Never change, Kam, I thought to myself.

As Theodoros stopped his father to talk to him about something while the rest of the inner circle proceeded up to the stage, Bardiya wandered over to our group. He seemed in good spirits unlike the rest of the class, though he always had been a morning person. ...not that he seemed to have trouble staying up late, either. Maybe he just didn't sleep much at all.

"Utsu, Ran, Kamrusepa," he said, with a series of nods.

"Bardiya," Kamrusepa replied. "How goes it?"

"Well enough, considering," he replied. He leaned his head in the direction of our other friends. "Ptolema and Seth have started a betting pool as to how many times the headmaster is going to apologize for something to the council."

"What's the count up to?" Ran asked, not looking up from her book.

"Eleven," Bardiya answered. "But we are almost out of rooms."

She snorted to herself.

"And you all?" he asked.

"Could altogether be worse," Kam said. "Su has been complaining rather a lot about the fact we don't seem to have anything to actually do through this whole rigmarole, but you know her. She complains about everything."

"That's a little rich, coming from you," I said flatly.

"I only take objection regarding important things," she replied. "You've spent half the morning moaning like a child about how cold it is."

"It is cold," I retorted. I shivered again at the reminder, clutching my arms together.

"I do have to agree with Su to an extent," Bardiya said, nodding. "Not about the cold, I mean-- Rather, the sheer size of our party does make this all feel somewhat redundant. We've certainly been getting our share of strange looks, just by virtue of the sheer number of us standing around." He glanced around the room. "Though it is curious that Professor Nindar has not joined us today, since he normally would for this manner of event."
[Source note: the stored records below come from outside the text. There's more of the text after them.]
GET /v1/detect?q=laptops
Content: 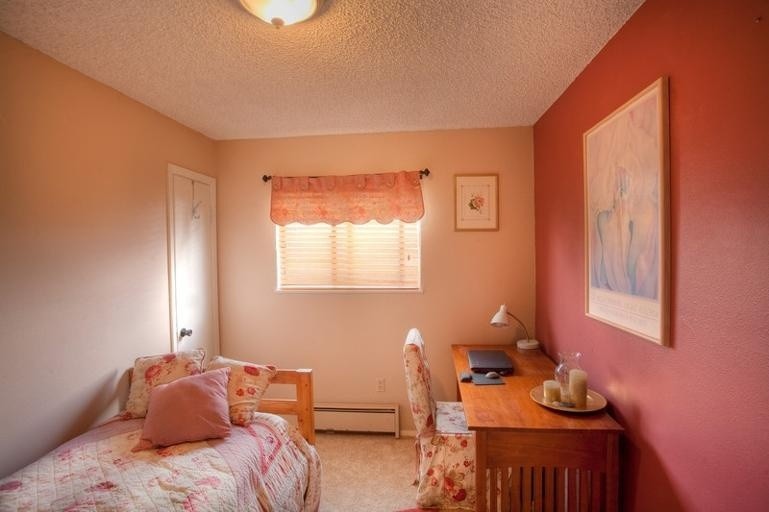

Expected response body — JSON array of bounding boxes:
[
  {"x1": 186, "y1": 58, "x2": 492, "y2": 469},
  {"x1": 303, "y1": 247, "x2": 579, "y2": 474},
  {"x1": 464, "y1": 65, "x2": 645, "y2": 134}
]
[{"x1": 468, "y1": 350, "x2": 514, "y2": 375}]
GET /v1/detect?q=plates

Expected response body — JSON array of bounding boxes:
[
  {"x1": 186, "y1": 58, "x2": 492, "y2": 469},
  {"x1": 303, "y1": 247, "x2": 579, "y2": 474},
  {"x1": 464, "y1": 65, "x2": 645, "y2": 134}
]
[{"x1": 529, "y1": 383, "x2": 608, "y2": 413}]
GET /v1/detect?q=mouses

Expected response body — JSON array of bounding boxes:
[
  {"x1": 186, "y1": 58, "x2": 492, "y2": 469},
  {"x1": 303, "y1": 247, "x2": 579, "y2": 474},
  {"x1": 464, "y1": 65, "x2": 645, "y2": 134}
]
[{"x1": 486, "y1": 372, "x2": 499, "y2": 379}]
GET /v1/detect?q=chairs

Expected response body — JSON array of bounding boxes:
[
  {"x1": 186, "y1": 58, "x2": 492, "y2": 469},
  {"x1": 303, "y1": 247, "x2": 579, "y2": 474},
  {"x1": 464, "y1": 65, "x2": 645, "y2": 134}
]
[{"x1": 402, "y1": 327, "x2": 512, "y2": 510}]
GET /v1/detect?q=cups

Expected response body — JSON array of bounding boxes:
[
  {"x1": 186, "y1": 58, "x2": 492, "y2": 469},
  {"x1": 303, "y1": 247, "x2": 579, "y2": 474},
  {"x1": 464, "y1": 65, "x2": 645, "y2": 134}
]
[
  {"x1": 543, "y1": 379, "x2": 562, "y2": 403},
  {"x1": 568, "y1": 368, "x2": 588, "y2": 409}
]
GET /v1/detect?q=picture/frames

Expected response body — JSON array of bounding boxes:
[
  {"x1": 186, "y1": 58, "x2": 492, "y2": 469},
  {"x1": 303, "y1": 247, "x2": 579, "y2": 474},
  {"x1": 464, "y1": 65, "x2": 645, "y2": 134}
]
[
  {"x1": 581, "y1": 76, "x2": 671, "y2": 347},
  {"x1": 452, "y1": 173, "x2": 501, "y2": 233}
]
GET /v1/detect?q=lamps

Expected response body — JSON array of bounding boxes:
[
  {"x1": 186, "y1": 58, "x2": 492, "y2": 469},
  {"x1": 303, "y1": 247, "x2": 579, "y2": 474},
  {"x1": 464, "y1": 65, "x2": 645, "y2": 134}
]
[
  {"x1": 239, "y1": 1, "x2": 318, "y2": 28},
  {"x1": 490, "y1": 303, "x2": 539, "y2": 350}
]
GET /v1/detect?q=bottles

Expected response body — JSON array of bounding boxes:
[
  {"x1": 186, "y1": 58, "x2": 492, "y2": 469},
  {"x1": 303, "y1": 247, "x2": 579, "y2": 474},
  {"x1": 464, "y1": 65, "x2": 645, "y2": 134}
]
[{"x1": 554, "y1": 350, "x2": 583, "y2": 405}]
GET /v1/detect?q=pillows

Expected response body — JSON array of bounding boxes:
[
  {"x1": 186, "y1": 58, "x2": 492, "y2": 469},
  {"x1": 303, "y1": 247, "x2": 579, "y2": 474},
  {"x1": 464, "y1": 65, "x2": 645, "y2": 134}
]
[{"x1": 122, "y1": 349, "x2": 276, "y2": 453}]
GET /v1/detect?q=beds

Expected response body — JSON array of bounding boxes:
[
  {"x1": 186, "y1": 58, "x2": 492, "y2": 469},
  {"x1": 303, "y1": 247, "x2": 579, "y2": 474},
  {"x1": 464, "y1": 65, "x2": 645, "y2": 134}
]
[{"x1": 0, "y1": 367, "x2": 316, "y2": 511}]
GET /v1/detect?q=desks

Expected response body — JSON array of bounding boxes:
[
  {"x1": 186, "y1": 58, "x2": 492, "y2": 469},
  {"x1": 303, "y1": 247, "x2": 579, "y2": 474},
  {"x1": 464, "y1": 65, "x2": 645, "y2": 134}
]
[{"x1": 450, "y1": 343, "x2": 627, "y2": 512}]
"Going to a wedding, apparently," Ran told him.

I'd heard this story already, though I had to wonder if it was actually just an excuse. Since he had his past connection - or, well, fixation - on the Order, maybe he was avoiding them for some reason.

"Is that right?" Bardiya nodded. "Well, congratulations to the happy couple, whoever they may be. For my part, at least, I've been using this as a chance to finish up an essay." He tapped his logic engine.
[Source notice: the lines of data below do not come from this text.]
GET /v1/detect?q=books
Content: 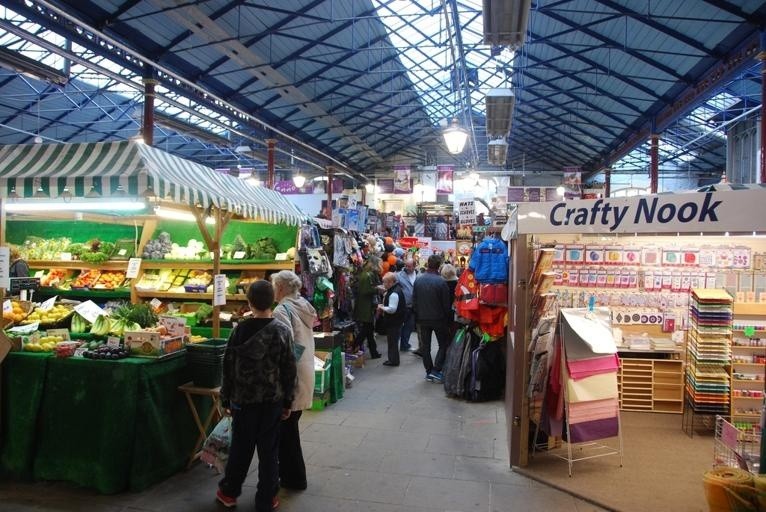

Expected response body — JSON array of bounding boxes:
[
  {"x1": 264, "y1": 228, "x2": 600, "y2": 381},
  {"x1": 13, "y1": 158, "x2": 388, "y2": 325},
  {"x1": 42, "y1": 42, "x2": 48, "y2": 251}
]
[
  {"x1": 531, "y1": 271, "x2": 557, "y2": 306},
  {"x1": 650, "y1": 338, "x2": 676, "y2": 350},
  {"x1": 531, "y1": 332, "x2": 553, "y2": 373},
  {"x1": 630, "y1": 335, "x2": 651, "y2": 350},
  {"x1": 529, "y1": 316, "x2": 557, "y2": 352},
  {"x1": 531, "y1": 249, "x2": 553, "y2": 285},
  {"x1": 531, "y1": 294, "x2": 555, "y2": 327},
  {"x1": 528, "y1": 352, "x2": 552, "y2": 395}
]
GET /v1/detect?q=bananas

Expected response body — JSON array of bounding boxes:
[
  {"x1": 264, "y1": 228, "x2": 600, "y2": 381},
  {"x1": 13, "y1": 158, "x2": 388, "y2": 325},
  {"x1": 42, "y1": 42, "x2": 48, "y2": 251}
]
[
  {"x1": 89, "y1": 314, "x2": 141, "y2": 335},
  {"x1": 70, "y1": 313, "x2": 84, "y2": 333}
]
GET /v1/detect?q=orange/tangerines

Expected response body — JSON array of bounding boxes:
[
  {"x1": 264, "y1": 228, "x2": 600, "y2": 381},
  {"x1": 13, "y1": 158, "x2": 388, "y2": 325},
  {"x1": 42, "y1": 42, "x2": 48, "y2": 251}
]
[{"x1": 13, "y1": 307, "x2": 21, "y2": 314}]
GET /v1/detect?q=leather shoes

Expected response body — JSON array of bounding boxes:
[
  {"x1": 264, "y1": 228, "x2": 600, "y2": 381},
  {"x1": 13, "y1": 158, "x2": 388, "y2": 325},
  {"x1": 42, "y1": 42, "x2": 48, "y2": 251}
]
[
  {"x1": 372, "y1": 353, "x2": 382, "y2": 358},
  {"x1": 385, "y1": 361, "x2": 389, "y2": 362},
  {"x1": 383, "y1": 362, "x2": 398, "y2": 366}
]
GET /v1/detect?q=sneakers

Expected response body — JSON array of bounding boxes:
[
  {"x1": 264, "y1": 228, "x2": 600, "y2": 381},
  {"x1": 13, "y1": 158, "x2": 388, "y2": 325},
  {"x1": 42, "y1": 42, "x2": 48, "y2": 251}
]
[
  {"x1": 217, "y1": 488, "x2": 236, "y2": 507},
  {"x1": 271, "y1": 497, "x2": 279, "y2": 509},
  {"x1": 429, "y1": 370, "x2": 443, "y2": 379},
  {"x1": 425, "y1": 373, "x2": 433, "y2": 381}
]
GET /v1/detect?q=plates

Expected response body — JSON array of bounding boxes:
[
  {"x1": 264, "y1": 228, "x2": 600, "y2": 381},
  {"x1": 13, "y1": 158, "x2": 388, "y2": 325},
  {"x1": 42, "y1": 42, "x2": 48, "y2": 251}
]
[
  {"x1": 109, "y1": 240, "x2": 135, "y2": 261},
  {"x1": 88, "y1": 270, "x2": 126, "y2": 290},
  {"x1": 688, "y1": 329, "x2": 732, "y2": 367},
  {"x1": 690, "y1": 288, "x2": 733, "y2": 335},
  {"x1": 71, "y1": 287, "x2": 89, "y2": 291},
  {"x1": 686, "y1": 363, "x2": 730, "y2": 413}
]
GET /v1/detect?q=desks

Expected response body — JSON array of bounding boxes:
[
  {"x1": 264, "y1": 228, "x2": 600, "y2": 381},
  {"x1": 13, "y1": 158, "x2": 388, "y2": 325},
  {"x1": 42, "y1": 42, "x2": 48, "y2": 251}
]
[{"x1": 0, "y1": 334, "x2": 207, "y2": 494}]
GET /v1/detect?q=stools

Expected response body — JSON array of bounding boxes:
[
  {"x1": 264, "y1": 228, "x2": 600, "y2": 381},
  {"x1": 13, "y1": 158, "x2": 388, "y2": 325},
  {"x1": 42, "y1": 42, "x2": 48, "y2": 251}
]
[{"x1": 178, "y1": 381, "x2": 236, "y2": 476}]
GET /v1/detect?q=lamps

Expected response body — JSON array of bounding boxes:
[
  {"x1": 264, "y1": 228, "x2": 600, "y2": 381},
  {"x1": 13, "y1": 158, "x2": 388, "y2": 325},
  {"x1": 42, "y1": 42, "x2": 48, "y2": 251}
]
[
  {"x1": 292, "y1": 165, "x2": 305, "y2": 189},
  {"x1": 441, "y1": 86, "x2": 469, "y2": 154}
]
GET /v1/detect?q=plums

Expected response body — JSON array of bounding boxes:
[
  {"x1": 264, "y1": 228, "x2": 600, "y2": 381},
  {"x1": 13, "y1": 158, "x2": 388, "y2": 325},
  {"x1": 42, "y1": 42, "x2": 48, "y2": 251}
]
[{"x1": 82, "y1": 344, "x2": 129, "y2": 359}]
"Wish I was that good at multi-tasking," I mumbled.

"You know, Bardiya, would you mind if I asked you something?" Kamrusepa inquired.

"Certainly," he replied. "Go right ahead."

"I've been wondering, what exactly do you think about the Order's mission, anyway?" Kamrusepa eyed him curiously. "You made it clear during our visit to the sanctuary that you have a dislike for the prioritization of life-extension research when there are, in your opinion, more important causes to champion-- But I've never actually heard you offer your feelings on the pursuit of immortality in concept."

"Here we go again," Ran said quietly.

Bardiya raised an eyebrow. "Unless I've missed a great deal of discourse on the topic, My impression was the majority of our classmates hadn't offered an opinion. Why single me out?"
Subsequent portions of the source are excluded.